··· SUPPLIED MATERIAL ···
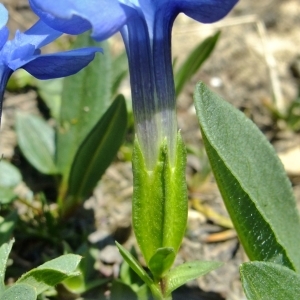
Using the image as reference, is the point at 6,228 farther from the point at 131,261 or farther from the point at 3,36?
the point at 3,36

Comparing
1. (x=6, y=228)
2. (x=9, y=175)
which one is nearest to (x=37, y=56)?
(x=6, y=228)

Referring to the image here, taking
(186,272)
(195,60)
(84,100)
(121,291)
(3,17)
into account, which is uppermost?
(3,17)

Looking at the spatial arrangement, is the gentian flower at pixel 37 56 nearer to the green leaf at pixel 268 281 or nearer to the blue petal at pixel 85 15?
the blue petal at pixel 85 15

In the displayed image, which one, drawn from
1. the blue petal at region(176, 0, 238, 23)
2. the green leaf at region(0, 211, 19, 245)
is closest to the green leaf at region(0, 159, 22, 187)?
the green leaf at region(0, 211, 19, 245)

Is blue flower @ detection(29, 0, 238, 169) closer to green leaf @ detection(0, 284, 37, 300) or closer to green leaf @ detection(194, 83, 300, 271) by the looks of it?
green leaf @ detection(194, 83, 300, 271)

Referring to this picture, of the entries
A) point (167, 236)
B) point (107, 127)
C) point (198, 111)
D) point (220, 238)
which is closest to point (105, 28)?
point (198, 111)

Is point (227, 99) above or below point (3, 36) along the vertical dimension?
below

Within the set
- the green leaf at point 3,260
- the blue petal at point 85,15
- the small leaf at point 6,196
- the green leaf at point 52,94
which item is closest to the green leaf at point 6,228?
the small leaf at point 6,196

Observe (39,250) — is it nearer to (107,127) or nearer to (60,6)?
(107,127)
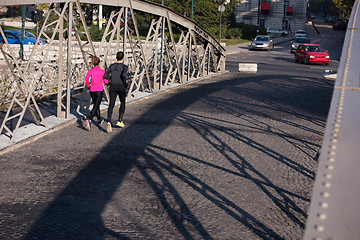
···
• _WHAT TO DO_: Copy out the data from the line containing "Observe (39,250) —" through the end of the data, including the requests, with every coordinate in the answers offset by 74. Leave the pictures out.

• _REPLY TO THE TASK_:
Observe (39,250) — is it nearer to (107,127) or nearer to (60,6)?
(181,201)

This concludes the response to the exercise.